**Assignment:**
Which lines below mention "United"? Pick each one out.

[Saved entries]
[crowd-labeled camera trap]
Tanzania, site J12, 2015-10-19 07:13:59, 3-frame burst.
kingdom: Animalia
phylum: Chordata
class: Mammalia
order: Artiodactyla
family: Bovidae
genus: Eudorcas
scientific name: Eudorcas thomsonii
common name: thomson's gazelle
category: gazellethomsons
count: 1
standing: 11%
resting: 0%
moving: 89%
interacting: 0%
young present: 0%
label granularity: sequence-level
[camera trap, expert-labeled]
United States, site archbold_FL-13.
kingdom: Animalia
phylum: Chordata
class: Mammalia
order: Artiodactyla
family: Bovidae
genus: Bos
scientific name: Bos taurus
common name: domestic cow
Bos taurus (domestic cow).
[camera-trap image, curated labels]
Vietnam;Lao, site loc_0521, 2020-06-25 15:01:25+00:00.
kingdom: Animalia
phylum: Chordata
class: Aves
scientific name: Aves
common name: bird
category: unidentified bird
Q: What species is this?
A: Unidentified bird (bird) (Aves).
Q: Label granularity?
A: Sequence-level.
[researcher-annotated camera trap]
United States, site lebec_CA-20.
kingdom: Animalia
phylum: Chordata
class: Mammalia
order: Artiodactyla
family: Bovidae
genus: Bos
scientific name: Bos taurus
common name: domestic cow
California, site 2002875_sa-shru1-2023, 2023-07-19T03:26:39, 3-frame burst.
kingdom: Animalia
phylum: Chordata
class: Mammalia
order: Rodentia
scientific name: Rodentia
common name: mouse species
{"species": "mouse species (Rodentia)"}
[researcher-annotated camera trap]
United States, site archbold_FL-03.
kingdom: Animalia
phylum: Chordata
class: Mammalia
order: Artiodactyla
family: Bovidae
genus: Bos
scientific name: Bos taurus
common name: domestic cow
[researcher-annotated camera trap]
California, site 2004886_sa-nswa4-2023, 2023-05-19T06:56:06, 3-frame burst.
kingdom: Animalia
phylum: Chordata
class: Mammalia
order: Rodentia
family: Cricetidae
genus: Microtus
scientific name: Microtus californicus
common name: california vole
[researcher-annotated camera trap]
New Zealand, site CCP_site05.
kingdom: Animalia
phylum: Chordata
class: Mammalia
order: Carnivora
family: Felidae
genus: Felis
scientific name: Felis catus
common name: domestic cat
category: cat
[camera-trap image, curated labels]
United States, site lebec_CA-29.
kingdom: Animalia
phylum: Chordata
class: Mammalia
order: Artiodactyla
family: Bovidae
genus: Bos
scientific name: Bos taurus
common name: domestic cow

**Response:**
United States, site archbold_FL-13.
United States, site lebec_CA-20.
United States, site archbold_FL-03.
United States, site lebec_CA-29.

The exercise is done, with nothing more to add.